| Compito |
Secondo il brano sulle scoperte dei palazzi assiri, quando fu inaugurata al British Museum la prima collezione inglese di antichità assire?

| Estratto della fonte |
◇ ◇ ◇ ◇ ◇

I due inglesi citati sono strettamente legati alle
sensazionali e controverse scoperte dei primi palazzi assiri, che tanto
appassionarono l' opinione pubblica. Sir Henry Layard era noto soprattutto
per aver riportato alla luce tra il 1845 e il 1851 due capitali assire, Calah
(la moderna Nimrod) e la famosa Ninive, simbolo del potere invincibile di
questo popolo, mentre Sir Henry Rawlinson venne alla ribalta per aver
contribuito alla decifrazione dell'antica lingua persiana. Molto di ciò che
era stato trovato da Layard in Medio Oriente venne portato, non senza
difficoltà a Londra, e nell'ottobre del 1848 fu inaugurata al British Museum
la prima collezione inglese di antichità assire.
Nelle gallerie del
British Museum, fra gli stupendi ortostati in cui erano incise scene di
guerra e di massacri (fotogr. p. 36, Bot 1996), il "riposo sotto il pergolato
del re assiro" (fotogr. p. 30, Bot 1996) e la famosa caccia al leone del re
Assurbanipal (fotogr. p. 68, Bot 1994), accanto all' obelisco nero di
Salmanassar III, agli stupendi e maestosi leoni androcefali alati (fotogr. p.

◇ ◇ ◇ ◇ ◇

| Dati archiviati |

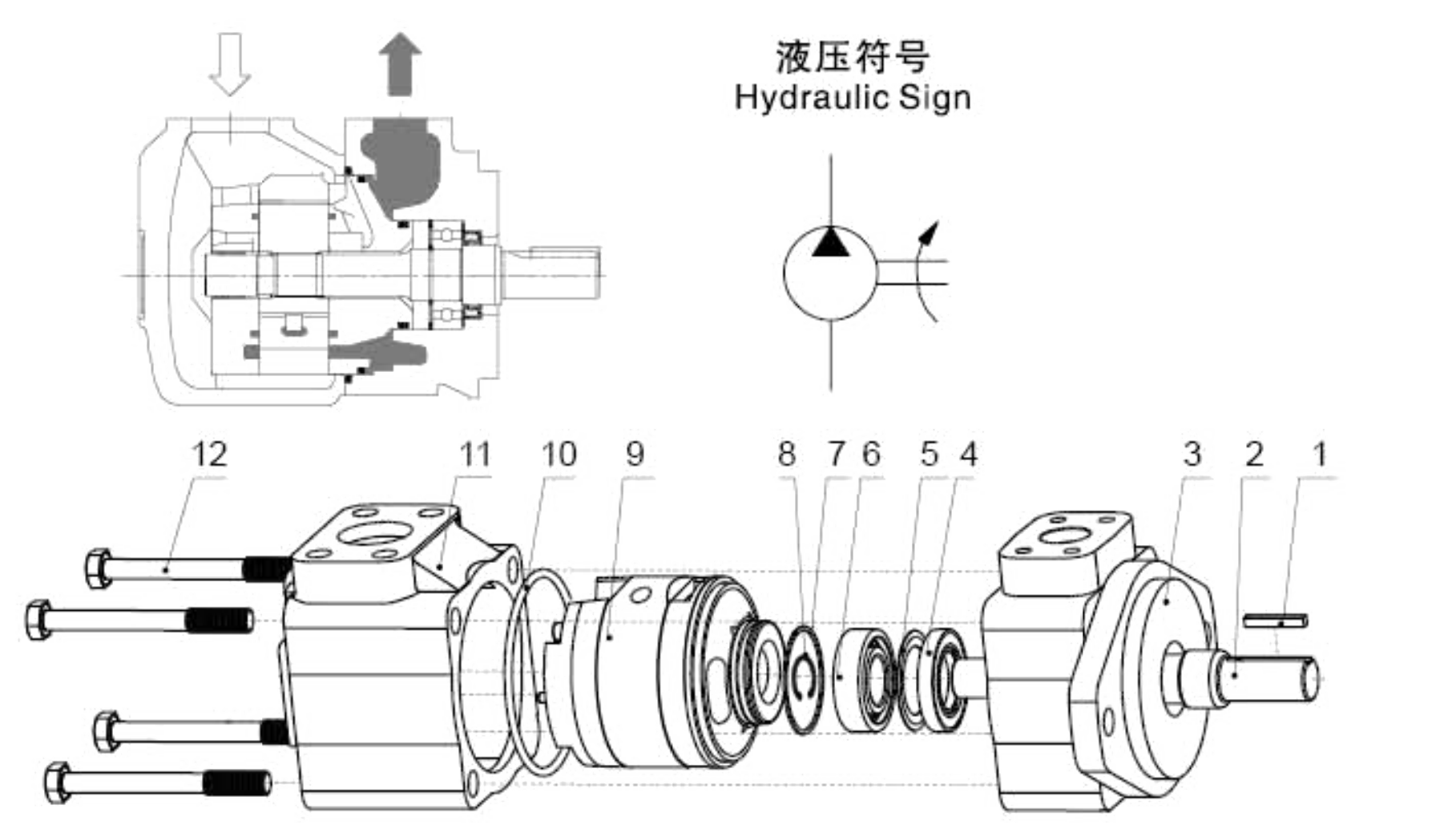 液压符号
Hydraulic Sign

12 11 10 9 8 7 6 5 4 3 2 1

◇ ◇ ◇ ◇ ◇

| Soluzione svolta |
Fu inaugurata nell'ottobre del 1848.